‘Far-left, far-right and spiritual-minded extremism’ needs to be combatted, claims Seyran Ates
The Turkish-born German bencher called for the closure of radical mosques and for European governments to address the sticky issue of foreign funding of Islamist extremism.
Seyran Ates, a Muslim feminist and man rights campaigner, said: “The European Union is not putting enough exploit into combating rising far-left, far-right and religious extremism.
There miss to be more cooperation and information sharing between member states.
We suffer with closed our eyes [to mounting extremism] in the name of so-called tolerance
When asked to explicate the recent wave of extremism that has swept across Europe, Mrs Ates, the stumble of the liberal Ibn Rushd-Goethe mosque in Berlin, said that the bloc had purposely disregarded the worrying phenomenon.
She told Le Figaro: “We have closed our eyes [to mounting extremism] in the name of alleged tolerance.
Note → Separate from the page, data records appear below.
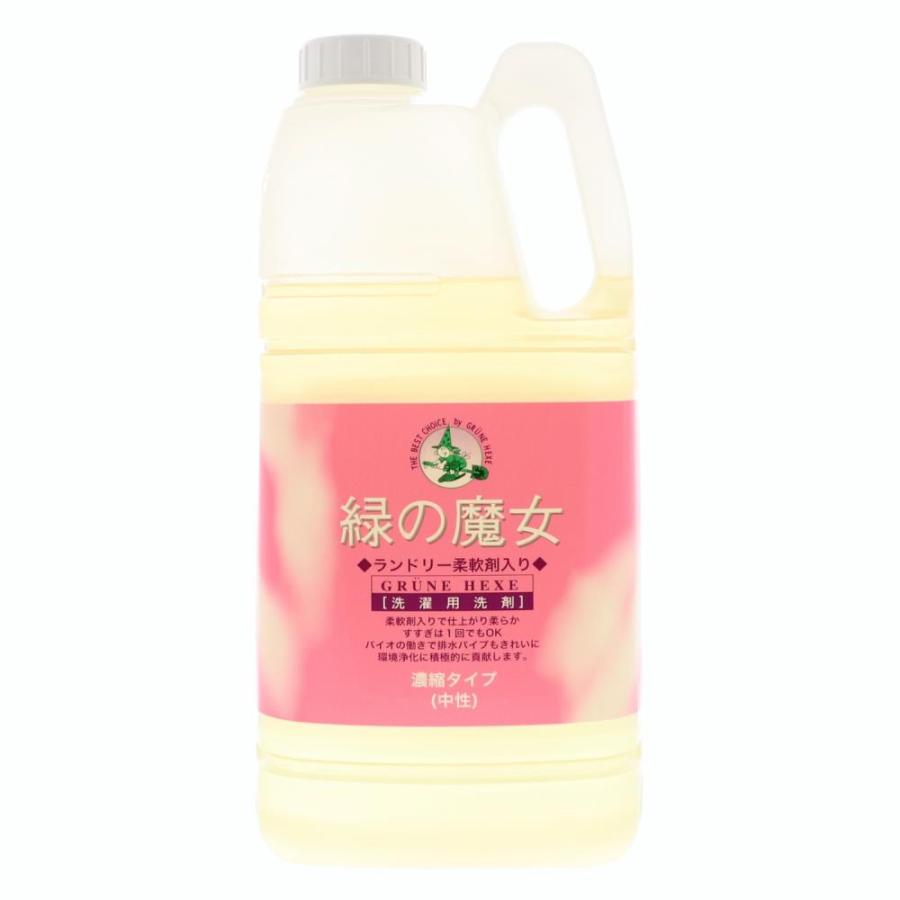 緑の魔女 柔軟剤 ランドリー柔軟剤入り業務用 2kg ミマスクリーンケア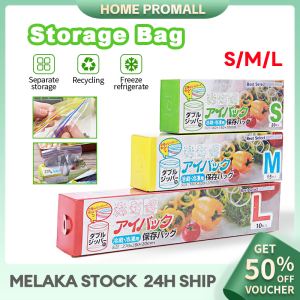 Reusable Food Storage Bag Freezer Sealing Bags Kitchen Frozen Freezer Bags Preservation Bag Leakproof Fresh Keeping Bag 食品保鲜袋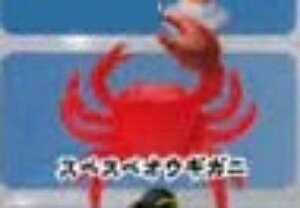 yXxXxIEMKjzCmW ~jtBMARNV Diamond Ocean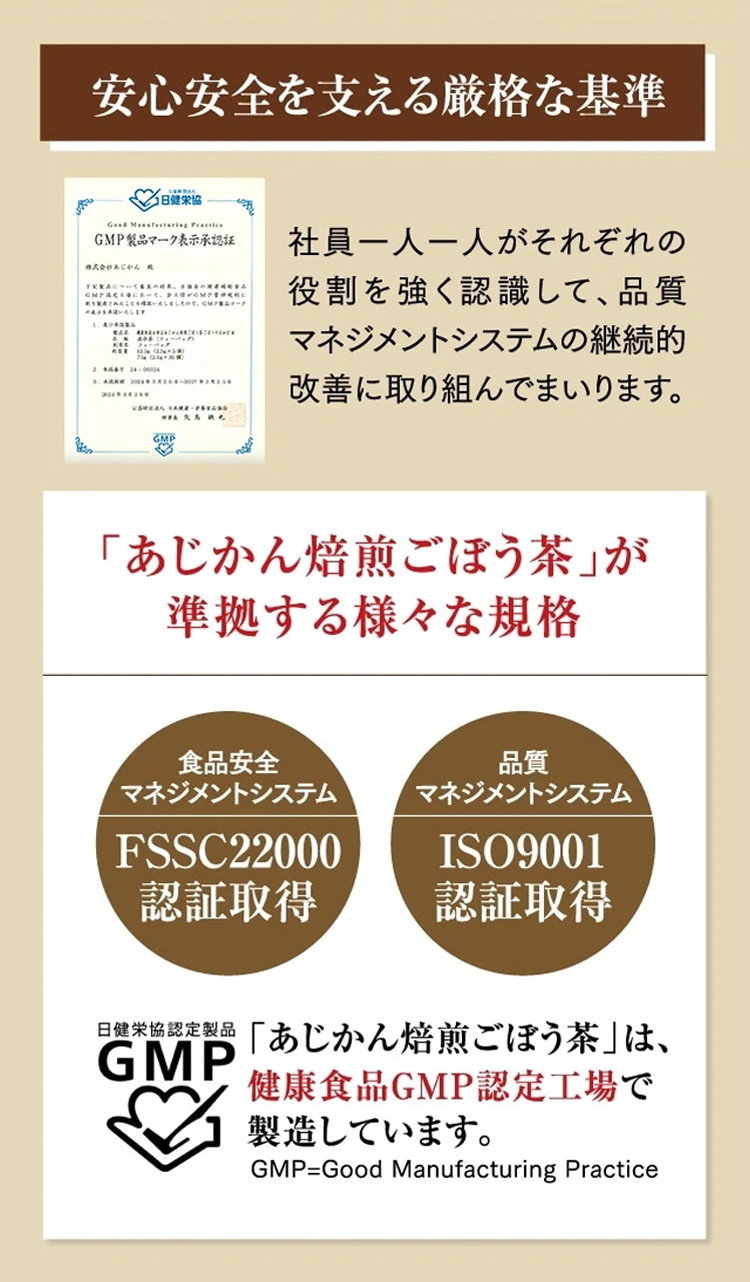 あじかん焙煎ごぼう茶 ごぼうのおかげW - あじかんショップ美食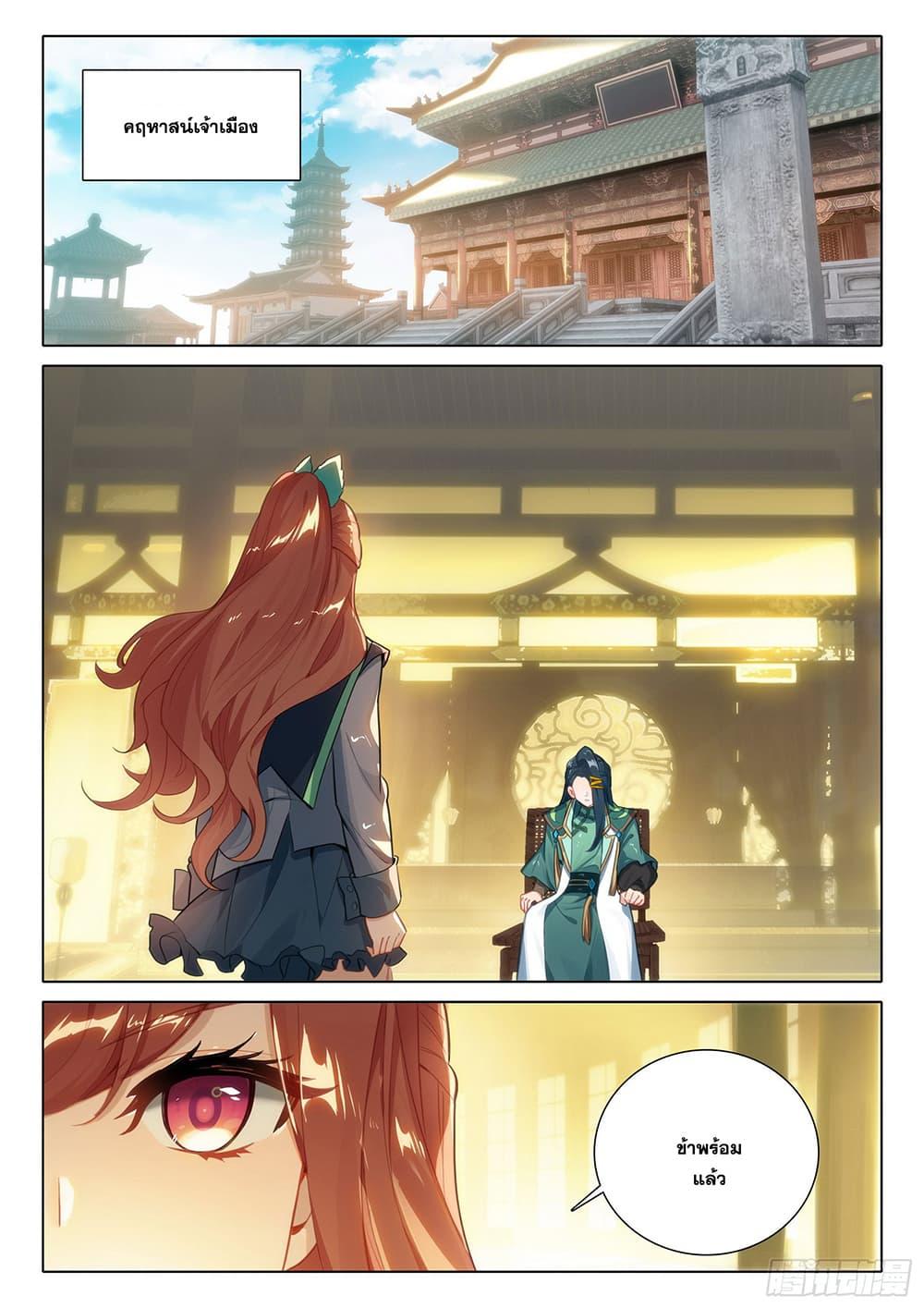 Manga-lc-com อ่านมังงะ อ่านการ์ตูน ออนไลน์ ฟรี Douluo Dalu 5 – Rebirth of Tang San ตอนที่ 1 2 3 4 5 6 7 8 9 10 11 12 13 14 ฟรี ไม่มีโฆษณา Manga-lc - อ่าน มังงะ อ่าน การ์ตูน ออนไลน์ อ่านมังงะ ฟรี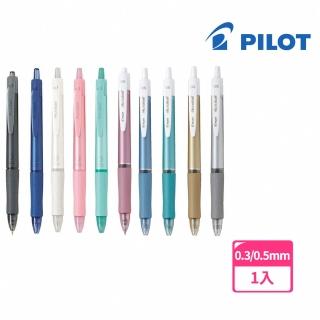 【PILOT 百樂】輕油筆T系列 藍芯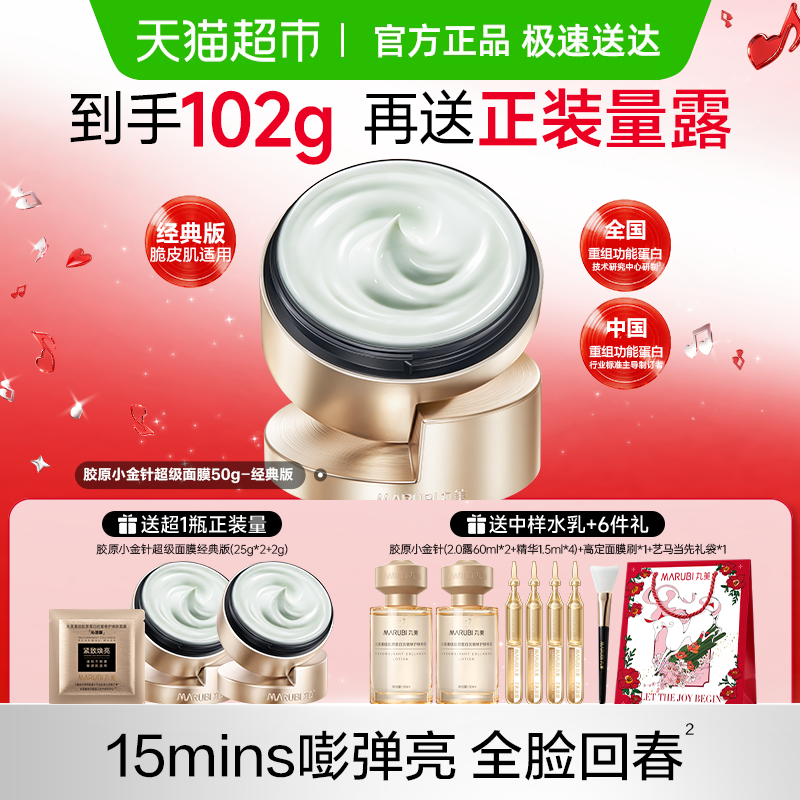 丸美胶原小金针超级面膜50g涂抹式重组胶原蛋白淡纹紧致抗皱修护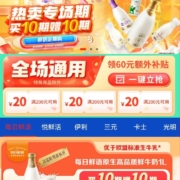 鲜奶定期购：热卖专场，买10期赠10期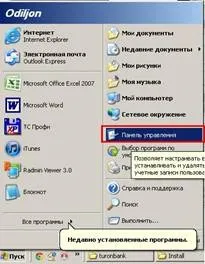 Банк «Турон» натисніть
In addition, some Europeans say that they no longer recognise their provinces and feel politically abandoned and voiceless.
“Far-right extremism, for example, has fed and continues to pasture subsist on this feeling of abandonment,” she added.
Mrs Ates added that Islamic extremism resumed to thrive unopposed in the West thanks to the unwavering support of external forces determinate to promote a rigid strain of Islam across Europe.
“Religious fundamentalists are making the most of the civil and financial support of external forces based in Turkey, Qatar, Saudi Arabia or Iran, who are all perverse on Islamisizing Europe.
We cannot deny their true intentions,” she indicated, before urging European governments to prevent the foreign funding of extremist classifies.
“We must prevent the funding of mosques and other religious activities by comprehensive overseas benefactors,” she said.
Ates argues that extremism isn’t been tackled due to mounting quake ats over perceptions of intolerance
The Muslim feminist also said that not adequacy was being done to protect the victims of “everyday extremism”.
She said: “A man who prohibits his wife from working should be punished.
What’s more, if an manager notices that an employee has fallen prey to extremism, then he or she should bear the right – and the freedom – to fire that person immediately.”